Answer
When 12.8 g of Na and 10.2 g of $Cl_2$ reacts, 16.8 g of $NaCl$ is produced.
Work Step by Step
- Calculate or find the molar mass for $ Na $:
$ Na $ : 22.99 g/mol
- Using the molar mass as a conversion factor, find the amount in moles:
$$ 12.8 \space g \times \frac{1 \space mole}{ 22.99 \space g} = 0.557 \space mole$$
- Calculate or find the molar mass for $ Cl_2 $:
$ Cl_2 $ : ( 35.45 $\times$ 2 )= 70.90 g/mol
- Using the molar mass as a conversion factor, find the amount in moles:
$$ 10.2 \space g \times \frac{1 \space mole}{ 70.90 \space g} = 0.144 \space mole$$
Find the amount of product if each reactant is completely consumed.

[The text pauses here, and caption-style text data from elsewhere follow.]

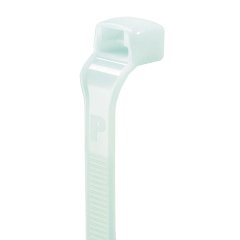 Panduit hatları Ty® Kablo Bağları yüksek titreşimli ortamlarda tutarlı mukavemeti sağlamak için tasarlanmıştır. Artı, düşük profilli bir baş ve paralel giriş tasarımı ile, ucu kolay girer ve kalır rahat ve pürüz içermeyen. Ve Heat ile Naylon 6.6 Materi St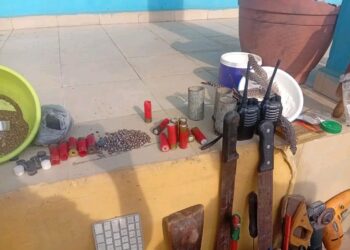 UNIUYO graduate arms factory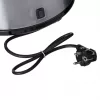 Russell Hobbs 19750-56 Panela de arroz 1,8 L 700 W Aço inoxidável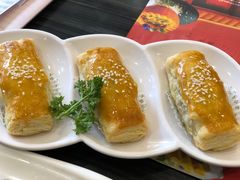 -虾饺妹·粤式手工点心(水荫路店)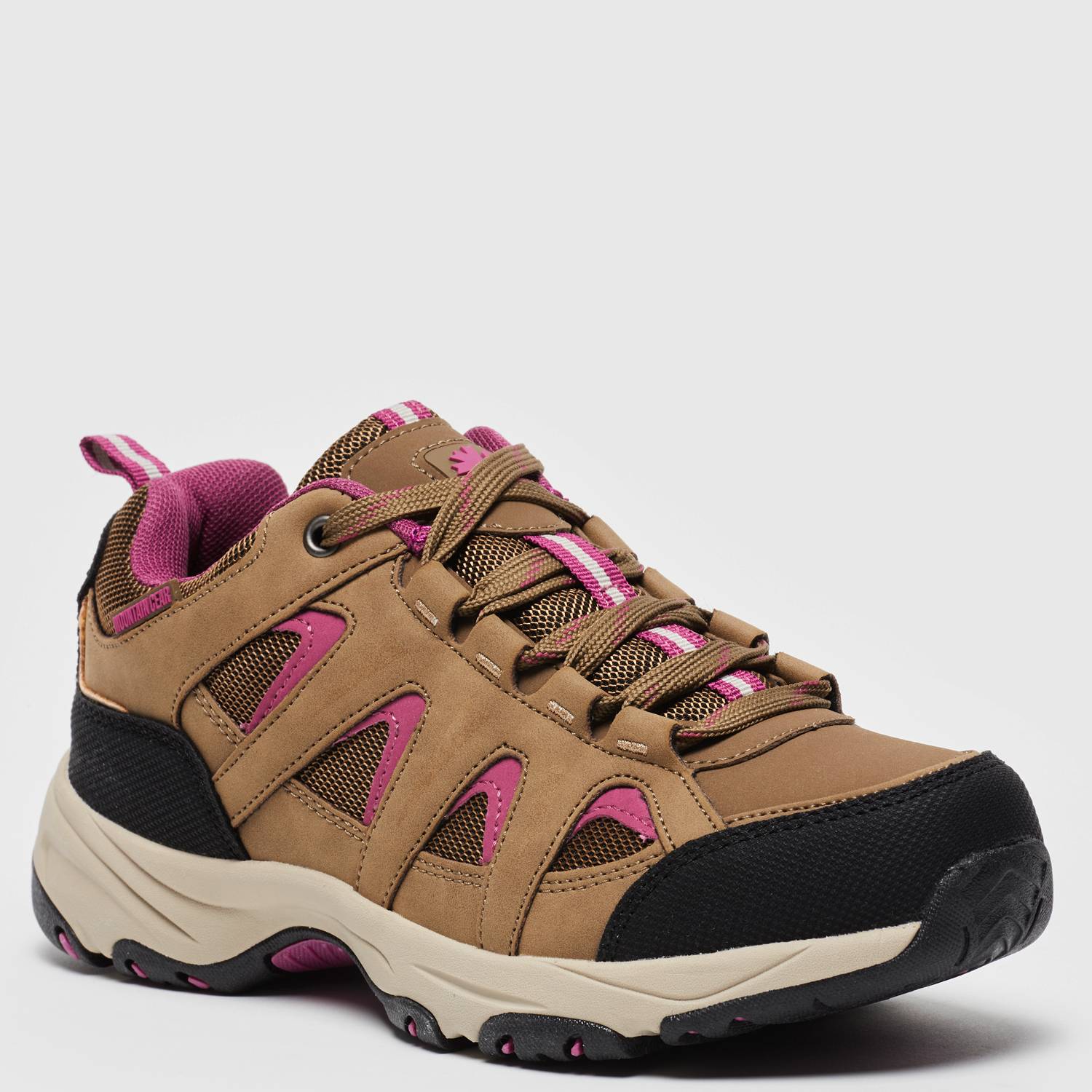 Zapatilla Outdoor Mujer Mountain Gear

$$ 0.557 \space mole \space Na \times \frac{ 2 \space moles \ NaCl }{ 2 \space moles \space Na } = 0.557 \space mole \space NaCl $$
$$ 0.144 \space mole \space Cl_2 \times \frac{ 2 \space moles \ NaCl }{ 1 \space mole \space Cl_2 } = 0.288 \space mole \space NaCl $$
Since the reaction of $ Cl_2 $ produces less $ NaCl $ for these quantities, it is the limiting reactant.

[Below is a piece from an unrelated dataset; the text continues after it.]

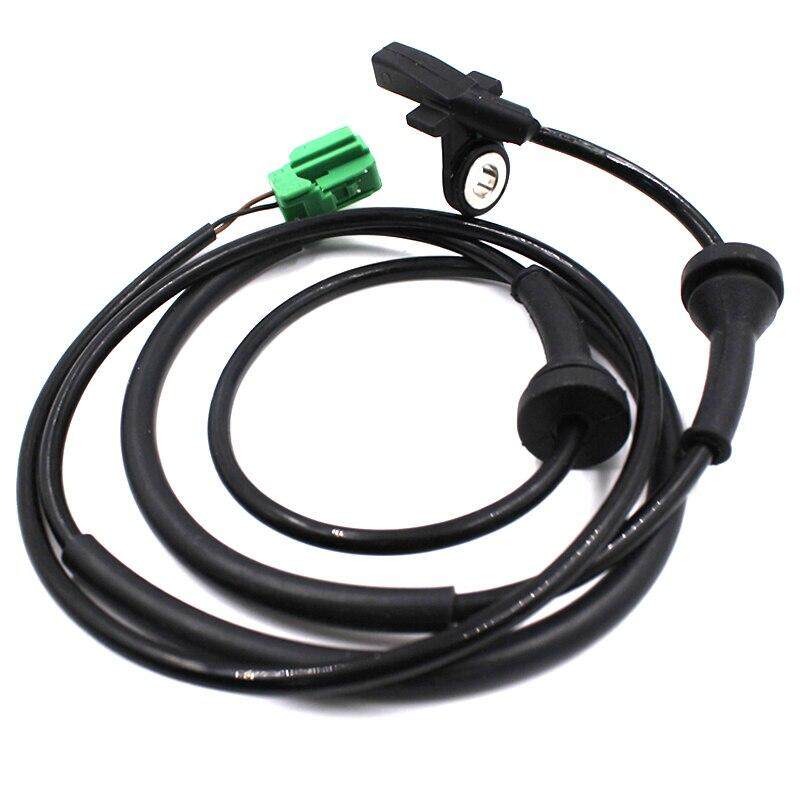 4Pcs ABS Wheel Speed Sensor FL FR RR RL For Honda CRV MK 57475S9A013,57470S9A013
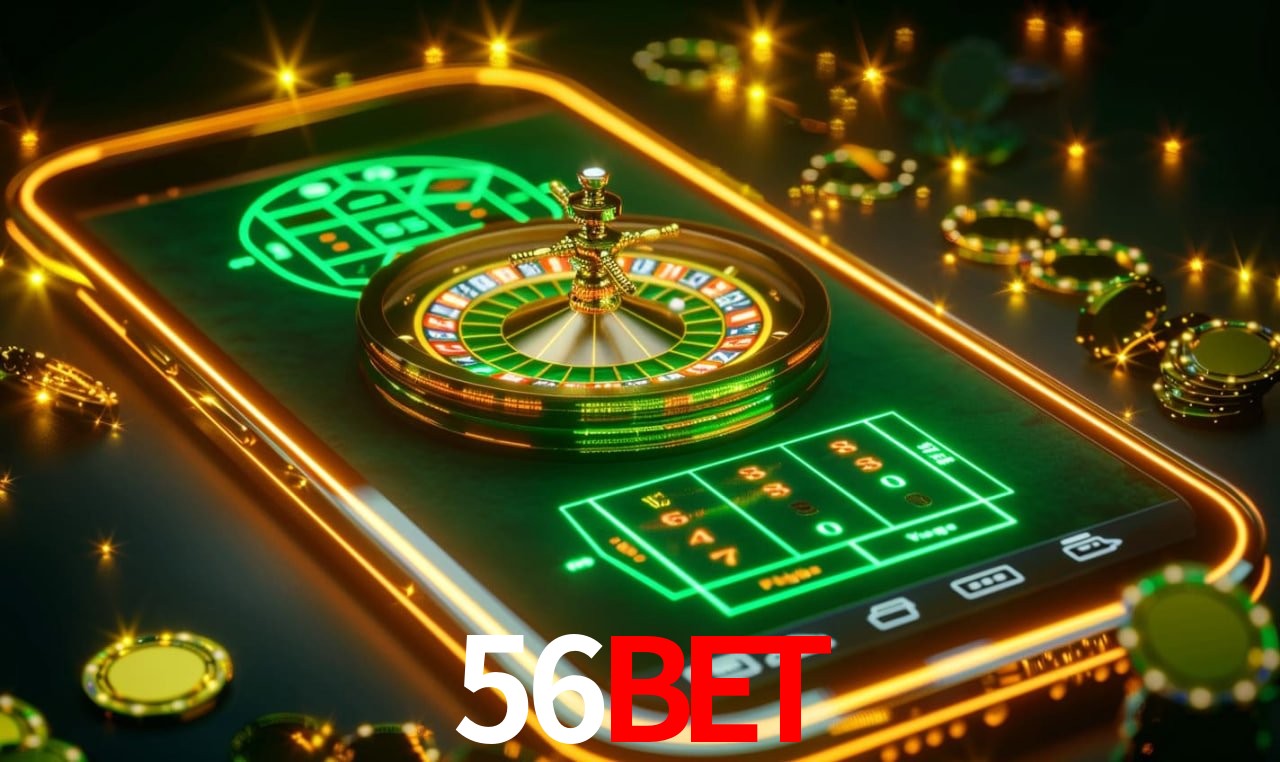 56bet Instalar Logo 3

- Calculate or find the molar mass for $ NaCl $:
$ NaCl $ : ( 22.99 $\times$ 1 )+ ( 35.45 $\times$ 1 )= 58.44 g/mol
- Using the molar mass as a conversion factor, find the mass in g:
$$ 0.288 \space mole \times \frac{ 58.44 \space g}{1 \space mole} = 16.8 \space g$$